But the government is warned that it may have to move the end date to 2021.
The program is at the heart of the Liberals’ promise to help Canadians return to work, albeit at a slower rate, as the pandemic subsides.
Speaking outside his residence in Ottawa, Prime Minister Justin Trudeau announced the extension to provide “more certainty and support for businesses as we restart the economy.”
Trudeau did not explain how the government would reshape the program’s eligibility rules, which critics say prevent some employers from getting the help they need.
He promised more details in the coming days.
While some companies are back open with the relaxation of restrictions, other parts of the economy are still reeling from the effects of COVID-19.
Some sectors will only start in the fall or even winter and will need help until next year, said Ross Laver, senior vice-president of strategy at the Business Council of Canada.
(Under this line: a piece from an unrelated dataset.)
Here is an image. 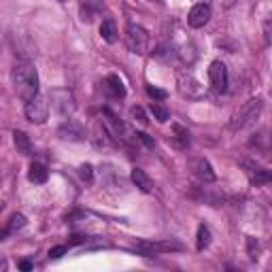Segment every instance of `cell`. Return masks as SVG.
Masks as SVG:
<instances>
[{"label":"cell","mask_w":272,"mask_h":272,"mask_svg":"<svg viewBox=\"0 0 272 272\" xmlns=\"http://www.w3.org/2000/svg\"><path fill=\"white\" fill-rule=\"evenodd\" d=\"M26 225V217L24 215H19V213H17V215H13L11 217V221H9V225H7V230L11 234L15 232V230H21Z\"/></svg>","instance_id":"21"},{"label":"cell","mask_w":272,"mask_h":272,"mask_svg":"<svg viewBox=\"0 0 272 272\" xmlns=\"http://www.w3.org/2000/svg\"><path fill=\"white\" fill-rule=\"evenodd\" d=\"M151 113H153V117L158 119L160 124H166V121L170 119V111L160 102H151Z\"/></svg>","instance_id":"19"},{"label":"cell","mask_w":272,"mask_h":272,"mask_svg":"<svg viewBox=\"0 0 272 272\" xmlns=\"http://www.w3.org/2000/svg\"><path fill=\"white\" fill-rule=\"evenodd\" d=\"M208 19H211V7H208L206 2H198V4H194L192 11H189V15H187V24L189 28H204L208 24Z\"/></svg>","instance_id":"10"},{"label":"cell","mask_w":272,"mask_h":272,"mask_svg":"<svg viewBox=\"0 0 272 272\" xmlns=\"http://www.w3.org/2000/svg\"><path fill=\"white\" fill-rule=\"evenodd\" d=\"M126 40H128V47L132 54H138V55H145L149 49V34L143 26L138 24H130L128 26V32H126Z\"/></svg>","instance_id":"6"},{"label":"cell","mask_w":272,"mask_h":272,"mask_svg":"<svg viewBox=\"0 0 272 272\" xmlns=\"http://www.w3.org/2000/svg\"><path fill=\"white\" fill-rule=\"evenodd\" d=\"M130 179H132V183L136 185L141 192H145V194H149L153 189V181L149 179V175L145 170H141V168H132V172H130Z\"/></svg>","instance_id":"12"},{"label":"cell","mask_w":272,"mask_h":272,"mask_svg":"<svg viewBox=\"0 0 272 272\" xmlns=\"http://www.w3.org/2000/svg\"><path fill=\"white\" fill-rule=\"evenodd\" d=\"M268 181H270V170L259 168V170H255L251 175V183L253 185H264V183H268Z\"/></svg>","instance_id":"20"},{"label":"cell","mask_w":272,"mask_h":272,"mask_svg":"<svg viewBox=\"0 0 272 272\" xmlns=\"http://www.w3.org/2000/svg\"><path fill=\"white\" fill-rule=\"evenodd\" d=\"M136 251L143 255H160V253H170V251H181V242L175 240H138Z\"/></svg>","instance_id":"5"},{"label":"cell","mask_w":272,"mask_h":272,"mask_svg":"<svg viewBox=\"0 0 272 272\" xmlns=\"http://www.w3.org/2000/svg\"><path fill=\"white\" fill-rule=\"evenodd\" d=\"M62 2H64V0H62Z\"/></svg>","instance_id":"32"},{"label":"cell","mask_w":272,"mask_h":272,"mask_svg":"<svg viewBox=\"0 0 272 272\" xmlns=\"http://www.w3.org/2000/svg\"><path fill=\"white\" fill-rule=\"evenodd\" d=\"M147 94L153 98V100H166L168 98V91L160 90V88H153V85H147Z\"/></svg>","instance_id":"23"},{"label":"cell","mask_w":272,"mask_h":272,"mask_svg":"<svg viewBox=\"0 0 272 272\" xmlns=\"http://www.w3.org/2000/svg\"><path fill=\"white\" fill-rule=\"evenodd\" d=\"M130 115H132V119L138 121L141 126H147V124H149L147 115H145V111H143L141 107H132V109H130Z\"/></svg>","instance_id":"22"},{"label":"cell","mask_w":272,"mask_h":272,"mask_svg":"<svg viewBox=\"0 0 272 272\" xmlns=\"http://www.w3.org/2000/svg\"><path fill=\"white\" fill-rule=\"evenodd\" d=\"M107 88L111 91L113 98H126V85L117 74H109L107 77Z\"/></svg>","instance_id":"17"},{"label":"cell","mask_w":272,"mask_h":272,"mask_svg":"<svg viewBox=\"0 0 272 272\" xmlns=\"http://www.w3.org/2000/svg\"><path fill=\"white\" fill-rule=\"evenodd\" d=\"M100 36H102V40H107L109 45H113L115 40L119 38V30H117V26H115V21L111 19V17H107V19L100 24Z\"/></svg>","instance_id":"13"},{"label":"cell","mask_w":272,"mask_h":272,"mask_svg":"<svg viewBox=\"0 0 272 272\" xmlns=\"http://www.w3.org/2000/svg\"><path fill=\"white\" fill-rule=\"evenodd\" d=\"M9 43L13 54L19 57L21 62H30L34 55H36V43L24 32H11L9 34Z\"/></svg>","instance_id":"4"},{"label":"cell","mask_w":272,"mask_h":272,"mask_svg":"<svg viewBox=\"0 0 272 272\" xmlns=\"http://www.w3.org/2000/svg\"><path fill=\"white\" fill-rule=\"evenodd\" d=\"M85 240H88V238H85L83 234H73L71 238H68V247H73V245H83Z\"/></svg>","instance_id":"28"},{"label":"cell","mask_w":272,"mask_h":272,"mask_svg":"<svg viewBox=\"0 0 272 272\" xmlns=\"http://www.w3.org/2000/svg\"><path fill=\"white\" fill-rule=\"evenodd\" d=\"M68 249H71L68 245H57V247H51V249H49V257H51V259H60L62 255H66V253H68Z\"/></svg>","instance_id":"25"},{"label":"cell","mask_w":272,"mask_h":272,"mask_svg":"<svg viewBox=\"0 0 272 272\" xmlns=\"http://www.w3.org/2000/svg\"><path fill=\"white\" fill-rule=\"evenodd\" d=\"M13 143L17 147V153L21 155H32V143H30V136L21 130H15L13 132Z\"/></svg>","instance_id":"14"},{"label":"cell","mask_w":272,"mask_h":272,"mask_svg":"<svg viewBox=\"0 0 272 272\" xmlns=\"http://www.w3.org/2000/svg\"><path fill=\"white\" fill-rule=\"evenodd\" d=\"M57 134H60V138H64V141H77L79 143L85 138V130L81 128V124H77L74 119H64V124L60 126Z\"/></svg>","instance_id":"11"},{"label":"cell","mask_w":272,"mask_h":272,"mask_svg":"<svg viewBox=\"0 0 272 272\" xmlns=\"http://www.w3.org/2000/svg\"><path fill=\"white\" fill-rule=\"evenodd\" d=\"M153 2H160V4H162V2H164V0H153Z\"/></svg>","instance_id":"30"},{"label":"cell","mask_w":272,"mask_h":272,"mask_svg":"<svg viewBox=\"0 0 272 272\" xmlns=\"http://www.w3.org/2000/svg\"><path fill=\"white\" fill-rule=\"evenodd\" d=\"M79 175H81V179H83L85 183H91L94 181V168H91V164H83L79 168Z\"/></svg>","instance_id":"24"},{"label":"cell","mask_w":272,"mask_h":272,"mask_svg":"<svg viewBox=\"0 0 272 272\" xmlns=\"http://www.w3.org/2000/svg\"><path fill=\"white\" fill-rule=\"evenodd\" d=\"M0 266H2V262H0Z\"/></svg>","instance_id":"31"},{"label":"cell","mask_w":272,"mask_h":272,"mask_svg":"<svg viewBox=\"0 0 272 272\" xmlns=\"http://www.w3.org/2000/svg\"><path fill=\"white\" fill-rule=\"evenodd\" d=\"M172 141H175V145L179 149H187L189 147V132H187V128H183V126H179V124H175L172 126Z\"/></svg>","instance_id":"16"},{"label":"cell","mask_w":272,"mask_h":272,"mask_svg":"<svg viewBox=\"0 0 272 272\" xmlns=\"http://www.w3.org/2000/svg\"><path fill=\"white\" fill-rule=\"evenodd\" d=\"M134 136H136L138 141H141V143H143L147 149H153V147H155V141H153V138L149 136V134H145V132H136Z\"/></svg>","instance_id":"26"},{"label":"cell","mask_w":272,"mask_h":272,"mask_svg":"<svg viewBox=\"0 0 272 272\" xmlns=\"http://www.w3.org/2000/svg\"><path fill=\"white\" fill-rule=\"evenodd\" d=\"M28 179H30L32 183H45L49 179V170L45 164H40V162H34V164L30 166V172H28Z\"/></svg>","instance_id":"15"},{"label":"cell","mask_w":272,"mask_h":272,"mask_svg":"<svg viewBox=\"0 0 272 272\" xmlns=\"http://www.w3.org/2000/svg\"><path fill=\"white\" fill-rule=\"evenodd\" d=\"M34 268V266H32V262H28V259H21V262H19V270H24V272H30Z\"/></svg>","instance_id":"29"},{"label":"cell","mask_w":272,"mask_h":272,"mask_svg":"<svg viewBox=\"0 0 272 272\" xmlns=\"http://www.w3.org/2000/svg\"><path fill=\"white\" fill-rule=\"evenodd\" d=\"M26 117L32 124H45L49 117V102L45 96H34L32 100L26 102Z\"/></svg>","instance_id":"7"},{"label":"cell","mask_w":272,"mask_h":272,"mask_svg":"<svg viewBox=\"0 0 272 272\" xmlns=\"http://www.w3.org/2000/svg\"><path fill=\"white\" fill-rule=\"evenodd\" d=\"M49 100H51V111L55 113V117L60 119H71L77 104H74V96L71 90L66 88H55L49 91Z\"/></svg>","instance_id":"3"},{"label":"cell","mask_w":272,"mask_h":272,"mask_svg":"<svg viewBox=\"0 0 272 272\" xmlns=\"http://www.w3.org/2000/svg\"><path fill=\"white\" fill-rule=\"evenodd\" d=\"M11 77H13V88L21 100L28 102L38 94V73L30 62H19V64H15Z\"/></svg>","instance_id":"1"},{"label":"cell","mask_w":272,"mask_h":272,"mask_svg":"<svg viewBox=\"0 0 272 272\" xmlns=\"http://www.w3.org/2000/svg\"><path fill=\"white\" fill-rule=\"evenodd\" d=\"M211 245V230L206 228L204 223L200 225L198 228V238H196V249H198V251H204V249Z\"/></svg>","instance_id":"18"},{"label":"cell","mask_w":272,"mask_h":272,"mask_svg":"<svg viewBox=\"0 0 272 272\" xmlns=\"http://www.w3.org/2000/svg\"><path fill=\"white\" fill-rule=\"evenodd\" d=\"M208 79H211V85L215 91H223L228 90V68H225L223 62L215 60L208 68Z\"/></svg>","instance_id":"8"},{"label":"cell","mask_w":272,"mask_h":272,"mask_svg":"<svg viewBox=\"0 0 272 272\" xmlns=\"http://www.w3.org/2000/svg\"><path fill=\"white\" fill-rule=\"evenodd\" d=\"M247 247H249V257H251V259H257V257H259V255H257V253H259V247H257L255 238H249V240H247Z\"/></svg>","instance_id":"27"},{"label":"cell","mask_w":272,"mask_h":272,"mask_svg":"<svg viewBox=\"0 0 272 272\" xmlns=\"http://www.w3.org/2000/svg\"><path fill=\"white\" fill-rule=\"evenodd\" d=\"M187 166H189L192 175L198 179V181H202V183H213V181H215V172H213V166L208 164V160H204V158H192Z\"/></svg>","instance_id":"9"},{"label":"cell","mask_w":272,"mask_h":272,"mask_svg":"<svg viewBox=\"0 0 272 272\" xmlns=\"http://www.w3.org/2000/svg\"><path fill=\"white\" fill-rule=\"evenodd\" d=\"M262 111H264L262 98H251V100H247V102L238 109V111L234 113L230 128H232V130H245V128H249V126H253V124H255V121L259 119Z\"/></svg>","instance_id":"2"}]
</instances>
He cited airlines as an example where rehiring can be slow.
“I don’t think anyone expects these industries that have been hit really hard, that everything will be fine by December 31,” he said.
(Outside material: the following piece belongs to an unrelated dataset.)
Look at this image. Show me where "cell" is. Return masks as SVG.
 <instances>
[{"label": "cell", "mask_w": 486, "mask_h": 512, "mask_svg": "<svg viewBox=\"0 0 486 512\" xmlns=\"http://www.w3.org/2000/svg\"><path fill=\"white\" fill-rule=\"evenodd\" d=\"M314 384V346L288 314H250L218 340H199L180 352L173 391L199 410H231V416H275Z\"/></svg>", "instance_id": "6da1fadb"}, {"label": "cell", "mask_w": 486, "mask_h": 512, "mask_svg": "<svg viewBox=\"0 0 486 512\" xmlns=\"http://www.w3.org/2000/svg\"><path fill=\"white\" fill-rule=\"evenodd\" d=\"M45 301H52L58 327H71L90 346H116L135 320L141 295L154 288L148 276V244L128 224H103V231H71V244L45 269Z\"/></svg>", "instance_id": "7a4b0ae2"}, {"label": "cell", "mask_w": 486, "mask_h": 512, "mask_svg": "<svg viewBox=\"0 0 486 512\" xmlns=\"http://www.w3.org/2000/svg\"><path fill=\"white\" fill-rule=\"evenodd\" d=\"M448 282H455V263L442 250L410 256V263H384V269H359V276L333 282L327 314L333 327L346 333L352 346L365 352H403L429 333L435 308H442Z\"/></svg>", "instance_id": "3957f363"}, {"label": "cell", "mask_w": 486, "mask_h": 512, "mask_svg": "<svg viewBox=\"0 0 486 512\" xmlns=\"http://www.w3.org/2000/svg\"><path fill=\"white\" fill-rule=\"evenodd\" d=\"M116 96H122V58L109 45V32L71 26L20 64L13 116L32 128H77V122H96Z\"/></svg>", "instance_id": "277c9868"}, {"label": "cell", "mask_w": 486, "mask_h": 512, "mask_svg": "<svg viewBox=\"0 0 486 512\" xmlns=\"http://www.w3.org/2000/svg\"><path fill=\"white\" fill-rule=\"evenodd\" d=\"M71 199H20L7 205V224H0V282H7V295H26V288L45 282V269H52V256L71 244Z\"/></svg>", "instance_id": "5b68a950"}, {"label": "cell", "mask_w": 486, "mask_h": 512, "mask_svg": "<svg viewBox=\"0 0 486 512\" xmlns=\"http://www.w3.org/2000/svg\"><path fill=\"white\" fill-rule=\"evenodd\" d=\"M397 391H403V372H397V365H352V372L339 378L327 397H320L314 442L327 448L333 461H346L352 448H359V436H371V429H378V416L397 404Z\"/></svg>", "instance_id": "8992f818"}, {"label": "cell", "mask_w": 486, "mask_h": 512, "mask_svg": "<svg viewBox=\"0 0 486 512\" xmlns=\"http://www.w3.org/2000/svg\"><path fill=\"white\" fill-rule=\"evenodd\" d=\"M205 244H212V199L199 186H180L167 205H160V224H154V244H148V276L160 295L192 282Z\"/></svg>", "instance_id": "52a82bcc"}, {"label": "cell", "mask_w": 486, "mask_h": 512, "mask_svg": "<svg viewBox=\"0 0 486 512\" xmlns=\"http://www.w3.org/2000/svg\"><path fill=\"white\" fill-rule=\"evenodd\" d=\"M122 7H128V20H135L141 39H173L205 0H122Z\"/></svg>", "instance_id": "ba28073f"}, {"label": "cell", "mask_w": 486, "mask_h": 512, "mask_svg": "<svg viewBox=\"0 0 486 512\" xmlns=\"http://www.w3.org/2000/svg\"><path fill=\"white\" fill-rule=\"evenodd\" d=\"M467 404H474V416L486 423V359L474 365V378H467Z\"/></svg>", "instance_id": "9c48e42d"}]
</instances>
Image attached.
“We have to keep in mind that some of them are going to need help for a long time.”
The wage subsidy was scheduled to expire the first week of June, but the Liberals announced an extension until the end of August in mid-May.
The government has not yet shared the eligibility criteria for July.
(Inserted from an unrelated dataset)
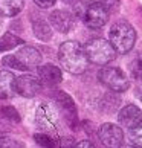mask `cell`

Dan Kelly, President of the Canadian Federation of Independent Business, said the extension would be welcomed by many small businesses who have seen costs come back faster than revenues.
He also stressed the need for eligibility rules to understand how to qualify.
“Not a single employer in Canada knows if they are eligible for the July wage subsidy and we are in mid-July. So they have to do a lot better, ”said Kelly.
“It sounds great to have an ad to expand the grant, but companies to use it really need to understand if they would be eligible and what the rules are.”
The program covers 75 percent of salaries, up to a weekly maximum of $ 847, for eligible businesses and non-profit organizations. Businesses must post a 30% drop in revenue, a cliff that can discourage businesses from growing, lest they suddenly find themselves cut off from federal aid.
“You don’t want people to think that you cross the threshold and then automatically lose,” said Hassan Yussuff, President of the Canadian Labor Congress.
Yussuff also said the extension would bring some stability to the reopening phases and likely reinforce the job gains seen in May and June.
Finance Minister Bill Morneau last week alluded to changes to income cutoffs when he talked about reducing the “disincentives to grow” in the program.
Kelly said the government could consider a graduated approach with lower subsidies at lower income loss levels, or drop the requirement altogether, which would give employers the confidence to rehire more quickly, said Kelly.
Liberals originally viewed wage subsidy as key tool to help cushion COVID-19’s economic blow by helping workers stay connected to employers so businesses can get back to normal quickly after lockouts lifted.
Spending on the program was less than expected, with $ 18 billion paid to 252,370 businesses as of July 6.
Instead, the program budget has been cut as more workers have access to the Canadian Emergency Allowance (CERB) for those who have lost their jobs or almost lost their hours.
The benefit of $ 500 per week had, as of July 5, paid nearly $ 54.8 billion to 8.25 million people.
The budget for this program is now $ 80 billion, but it is scheduled to end in the fall. Yussuff said the government will release details soon on how unemployed workers will transition to the EI system, which has been largely supplanted by CERB.
The government’s budgetary and economic “snapshot” last week pushed the cost of the wage subsidy program down to $ 82.3 billion from $ 45 billion, signaling imminent changes.
Perrin Beatty, President of the Canadian Chamber of Commerce, said the changes to the wage subsidy “must encourage Canadians to leave the CERB” and “create a positive incentive to return to work”.
The July 8 tax update noted that small employers account for the largest share of approved wage subsidy applications, with the largest number of employees covered in manufacturing, accommodation and food services.
The “snapshot” also stated that men may be “slightly more likely” to be covered than women, although there are no reliable figures to rely on.